Vergogna lo Stato rema contro.
Giovanni Brusca, fedelissimo del capo dei capi di Cosa nostra, Totò Riina, prima di diventare un collaboratore di giustizia ammettendo, tra l’altro, il suo ruolo nella strage di Capaci, il 23 maggio del 1992, nella quale morirono il giudice Giovanni Falcone, la moglie e gli uomini della scorta, e nell’uccisione del piccolo Giuseppe Di Matteo. Ha lasciato oggi, dopo 25 anni come scrive L’Espresso, il penitenziario di Rebibbia, a Roma, con 45 giorni di anticipo rispetto alla scadenza della condanna. Brusca sarà sottoposto a controlli e protezione e a quattro anni di libertà vigilata, come deciso dalla Corte d’Appello di Milano. La notizia ha trovato conferma in ambienti investigativi.
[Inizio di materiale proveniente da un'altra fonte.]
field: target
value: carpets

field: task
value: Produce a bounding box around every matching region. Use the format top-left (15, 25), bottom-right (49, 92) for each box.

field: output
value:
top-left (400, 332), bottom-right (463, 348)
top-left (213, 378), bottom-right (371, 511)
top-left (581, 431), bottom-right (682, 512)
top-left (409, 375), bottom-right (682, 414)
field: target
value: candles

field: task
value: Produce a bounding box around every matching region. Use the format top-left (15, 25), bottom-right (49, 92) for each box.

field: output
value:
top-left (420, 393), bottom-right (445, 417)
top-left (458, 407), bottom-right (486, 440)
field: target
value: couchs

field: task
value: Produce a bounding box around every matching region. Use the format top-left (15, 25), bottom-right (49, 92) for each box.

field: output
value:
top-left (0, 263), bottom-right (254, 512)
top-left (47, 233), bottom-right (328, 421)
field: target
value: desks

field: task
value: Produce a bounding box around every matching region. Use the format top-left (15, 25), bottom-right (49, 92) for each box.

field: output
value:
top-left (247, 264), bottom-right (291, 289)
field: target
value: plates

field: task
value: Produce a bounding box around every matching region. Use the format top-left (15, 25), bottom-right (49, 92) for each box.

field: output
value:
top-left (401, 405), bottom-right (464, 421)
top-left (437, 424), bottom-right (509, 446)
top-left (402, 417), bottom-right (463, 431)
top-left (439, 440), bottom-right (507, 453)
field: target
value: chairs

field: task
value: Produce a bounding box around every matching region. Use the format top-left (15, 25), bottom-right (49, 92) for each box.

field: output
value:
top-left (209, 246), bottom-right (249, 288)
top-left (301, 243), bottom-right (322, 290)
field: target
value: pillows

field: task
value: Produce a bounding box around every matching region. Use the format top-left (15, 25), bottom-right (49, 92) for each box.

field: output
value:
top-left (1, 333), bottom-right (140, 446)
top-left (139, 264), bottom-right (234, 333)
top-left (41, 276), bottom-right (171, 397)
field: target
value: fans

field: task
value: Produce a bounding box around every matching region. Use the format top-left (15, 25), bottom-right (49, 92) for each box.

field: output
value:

Brusca, 64 anni, due anni con precisione il 19 ottobre aveva chiesto la scarcerazione ma la Cassazione disse di no. La Cassazione aveva respinto l’istanza dei legali per ottenere gli arresti domiciliari. La procura generale della Corte di Cassazione aveva chiesto, con una requisitoria scritta, ai giudici della prima sezione penale di rigettare il ricorso dell’ex boss di Cosa Nostra contro la decisione del tribunale di sorveglianza di Roma. I legali di Brusca, infatti, avevano chiamato in causa la Cassazione, perché decidesse in merito alla sentenza del tribunale che, nel marzo 2019, aveva respinto l’istanza del mafioso per la detenzione domiciliare. In 25 anni di carcere Brusca ha ottenuto oltre 80 permessi premi. La sorte ha voluto che Brusca beneficiasse proprio di una legge voluta da Giovanni Falcone, la stessa prevedeva sconti di pena proprio per i collaboratori di giustizia ritenuti attendibili. Il destino ha voluto che quel collaboratore fosse il suo carnefice. Forte indignazione da parte di tutti i famigliari delle vittime per mano della Mafia.